Puttee is an essential accessory of Yao men’s costume, which is useful as well as beautiful. Yao women wear flowery pants or pleated skirts decorated with embroidered sash or apron, or even puttee. The Yao costume is usually made in blue cloth, dotted with decorations in red, yellow, green, white or purple. The accessories are made with threads of different colors in a variety of skills. They appear exquisite, delicate and lively.
Yao people’s beliefs vary based on where they live, but are dominated by primitive religious thought. Stages of production, such as clearing the mountains, tilling, sowing, planting, harvesting and building the barn, are marked with rituals worshipping holy ghosts. Some Yao people also believe in Daoism, Buddhism and Catholicism.
Yao women have long shiny hair that is coiled on their heads
The Yao people celebrate a number of holidays, such as Panwang Festival and Danu Festival.
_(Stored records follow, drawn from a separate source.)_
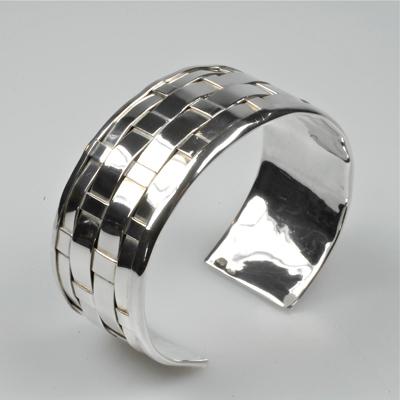 Goudsmid Edelsmid Ylva Roël. Design sieraden, ontwerp laten maken Haarlem. 'gevlochten'. zilver Zilveren armband. A034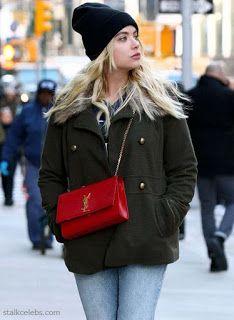 CELEBRITY STYLE | 海外セレブファッション 最新ゴシップ画像: 【アシュレイ・ベンソン】ニット帽が似合う!ショートコート×デニムでお出かけ!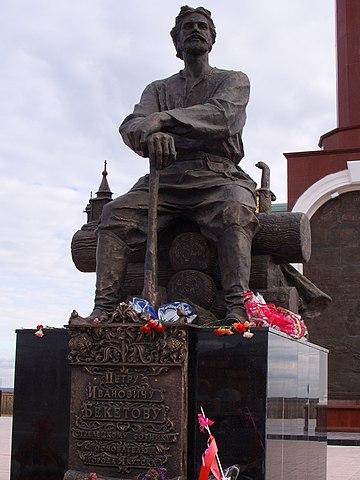 Памятник Петру Бекетову в Якутске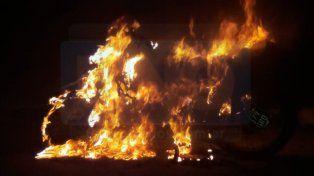 Devastador. El incendio destruyó por completo a la motocicleta.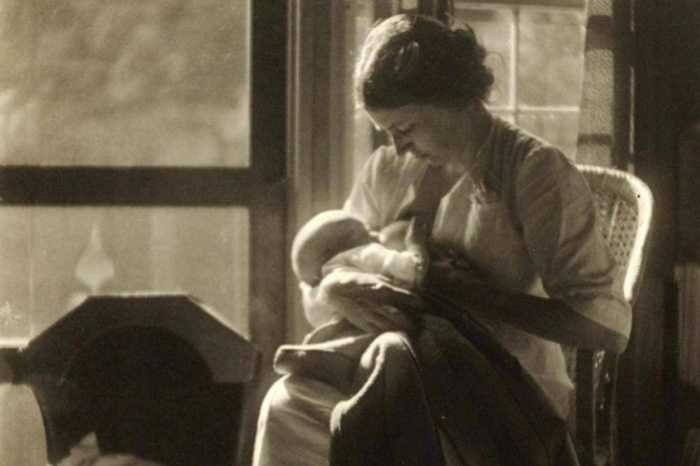Victorian women photographed breastfeeding their babies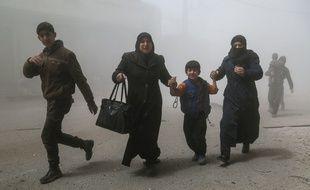 Des Syriens s'enfuient après des bombardements mardi 4 avril 2017, alors que l'opposition syrienne accuse le régime de Bachar Al-Assad d'avoir envoyé des armes chimiques sur les civils.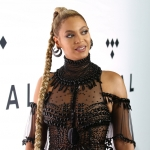"""Britney Spears Claims Title of """"Queen B,"""" Forgetting Beyoncé Exists"""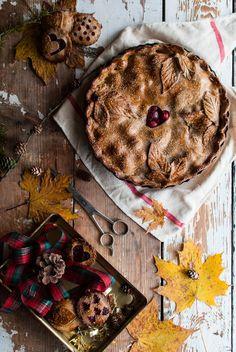 Apple pie. Pie. Autumn food. Food photography.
The former, which falls on October 16 of the lunar calendar, is celebrated in memory of Panwang, ancestor of the Yao people. Major activities include performing Panwang songs and the drum dance. A number of young unmarried people dress up, sing Panwang song and perform drum dance to interpret Panwang’s story. Danu Festival, falling on May 29 of the lunar calendar, is celebrated in memory of Miluotuo, the goddess who was the creator. Yao people observe the day by offering sacrifice, singing, dancing and celebrating together.
Yao marriage is based on free love. Young boys and girls choose their “better half” by themselves. They find their lovers through antiphonal singing on holidays and gatherings. When they fall in love, they give each other presents as a token of their love. However, they also follow through on their parents’ wishes by observe traditional marriage rituals of the Yao community.
The Yao household is usually managed by the parents. When they get old, the younger generation takes over. However, the wishes of seniors are always respected. When it comes to family chores, Yao men work hard and play the dominant role in the family, doing work such as lumbering, farming and rafting, while women are engaged in farming, breeding of animals and collecting their produce.
The headwear of the Yao people is delicate, elegant and diverse. They use a variety of ways to arrange their hair. In the dragon pattern, the hair is wrapped in an embroidered scarf around the head, which is more than ten meters long. Conversely, in the A pattern, the hair is wrapped around the embroidered scarf and attached with silk threads and colorful beads. Lastly, in the new moon pattern, three silver pieces are placed over the head.